Saving for retirement appears to be taking a backseat to
other financial considerations for many Americans right now.
Just 17% have made saving for their post-working years their
top financial priority for 2022, according to First National Bank of Omaha’s
latest financial wellness survey. This is despite 59% of respondents worrying
that they won’t be able to retire by age 65.
Additionally, 46% of those surveyed said they have less than
$15,000 saved for retirement.
The survey was conducted in February among more than 1,000
U.S. adults and was weighted to reflect the population.
So what are people more focused on when it comes to their
finances this year? About 40% said increasing nonretirement savings is their
main goal, and an additional 30% identified paying off debt.
“While it’s a key element of your financial well-being,
prioritizing retirement savings depends on where you are in the cycle of
thinking about retirement, what you have in savings and your personal situation
regarding employment, amount of debt, etcetera,” said Sean Baker, executive
vice president of the individual customer segment for First National Bank of
Omaha.
Retirement security is a pressing issue for many workers, as
research persistently shows that many people have saved little for their golden
years. With fewer traditional pensions offered by companies, retirees generally
must rely on Social Security and their own savings to fund a retirement that
could stretch for two or three decades.
Roughly a quarter of U.S. adults have no retirement savings
at all, according to a report from PwC. Among retirement savers, the median
401(k) account balance for those ages 55 to 64 — i.e., individuals who
generally are nearing retiree status — is $84,714, according to Vanguard’s
latest How American Saves report.
Generally, it’s recommended that you have 10 times your
annual salary saved if you want to retire at age 67, according to Fidelity
Investments.
While balancing retirement savings with other financial
priorities can be tricky, it’s worth trying to save what you can, said Kathryn
Hauer, a certified financial planner with Wilson David Investment Advisors in
Aiken, South Carolina.
“A way to manage the demands is to commit to depositing an
amount, no matter how small, in a 401(k) or [individual retirement account],”
Hauer said.
If you can’t do that, “start small with irregular deposits
of whatever random amount you can spare,” she said. “Every little bit helps.”

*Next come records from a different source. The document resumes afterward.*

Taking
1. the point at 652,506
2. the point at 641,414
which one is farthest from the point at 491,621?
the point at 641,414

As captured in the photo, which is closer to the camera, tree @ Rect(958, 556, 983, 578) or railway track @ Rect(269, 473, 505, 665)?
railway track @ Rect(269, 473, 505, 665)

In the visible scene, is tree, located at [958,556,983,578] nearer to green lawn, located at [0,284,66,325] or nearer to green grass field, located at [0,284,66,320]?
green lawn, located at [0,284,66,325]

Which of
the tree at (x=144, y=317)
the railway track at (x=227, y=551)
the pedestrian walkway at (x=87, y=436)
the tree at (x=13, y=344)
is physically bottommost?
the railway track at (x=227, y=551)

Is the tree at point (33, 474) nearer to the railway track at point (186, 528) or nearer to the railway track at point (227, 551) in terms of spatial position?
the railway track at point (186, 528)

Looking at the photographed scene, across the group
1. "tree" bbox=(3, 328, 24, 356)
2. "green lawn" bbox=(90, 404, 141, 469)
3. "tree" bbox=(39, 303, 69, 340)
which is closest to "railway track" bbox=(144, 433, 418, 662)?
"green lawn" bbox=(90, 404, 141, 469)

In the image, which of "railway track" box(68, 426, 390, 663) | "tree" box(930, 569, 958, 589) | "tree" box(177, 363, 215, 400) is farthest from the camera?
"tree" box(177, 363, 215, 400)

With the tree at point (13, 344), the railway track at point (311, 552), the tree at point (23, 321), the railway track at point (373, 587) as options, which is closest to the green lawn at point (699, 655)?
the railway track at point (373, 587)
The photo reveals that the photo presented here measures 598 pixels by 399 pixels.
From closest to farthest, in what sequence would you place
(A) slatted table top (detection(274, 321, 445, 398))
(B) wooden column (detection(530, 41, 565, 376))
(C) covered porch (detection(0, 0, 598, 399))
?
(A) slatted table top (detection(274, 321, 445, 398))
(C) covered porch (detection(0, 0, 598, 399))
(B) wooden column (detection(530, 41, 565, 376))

For 401(k) plans, the 2022 contribution limit is $20,500,
with the 50-and-over crowd allowed an extra $6,500 as a “catch-up” contribution
(for a total of $27,000). For IRAs, whether Roth or traditional, the limit for
eligible people this year is $6,000, and the catch-up amount if you’re at least
age 50 is $1,000 ($7,000 in total).
The survey from First National Bank of Omaha also showed
that 30% of respondents think their overall financial well-being is better than
it was prepandemic, and 44% said it is about the same. Roughly one-third (34%)
say they believe their credit history gets in the way of financial wellness.